Problem to work on: If pictures appear among the lines below, leave them out while you return exactly the lines from the one with "Le jardin de" through the one with "Insane scenes of".

--- Supplied data Enclosed Below ---

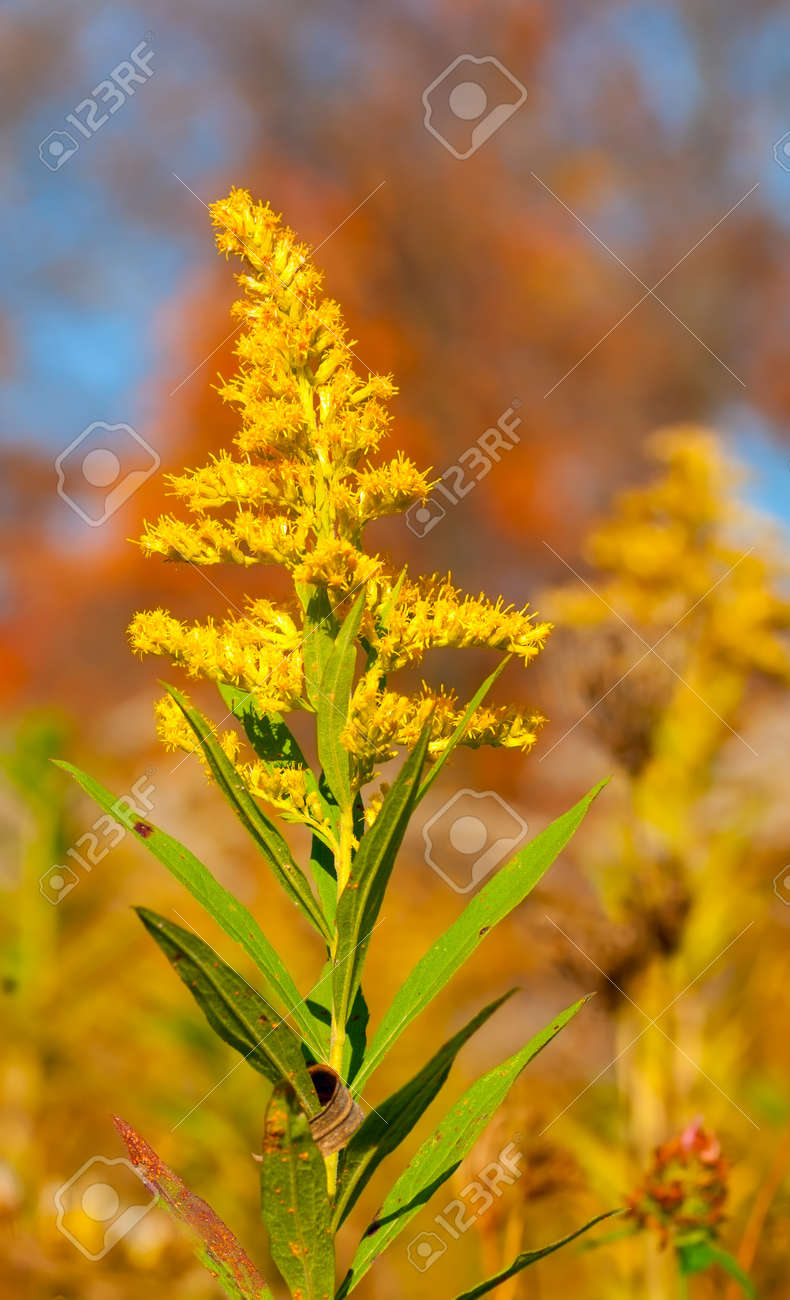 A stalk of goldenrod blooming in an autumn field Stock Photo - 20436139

--- End of Enclosed Supplied data ---
--- Supplied data Enclosed Below ---

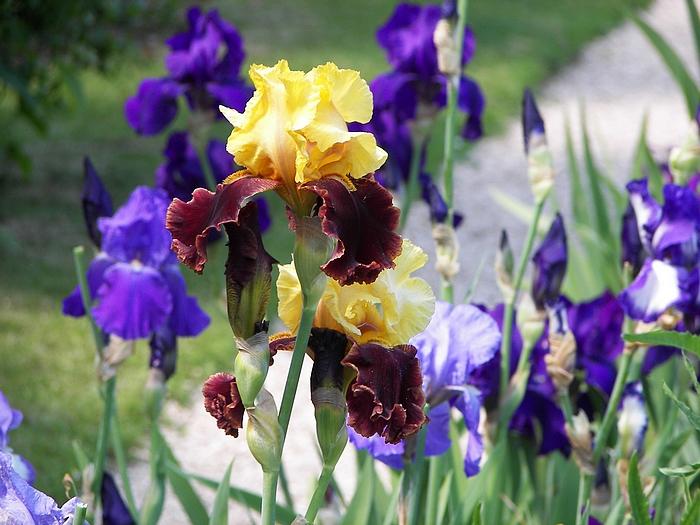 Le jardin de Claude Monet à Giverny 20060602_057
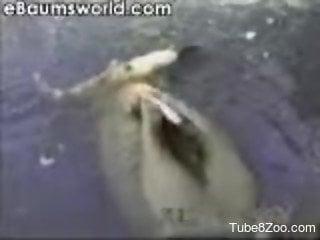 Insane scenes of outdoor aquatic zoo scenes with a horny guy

--- End of Enclosed Supplied data ---

Exercise answer:
 Le jardin de Claude Monet à Giverny 20060602_057
 Insane scenes of outdoor aquatic zoo scenes with a horny guy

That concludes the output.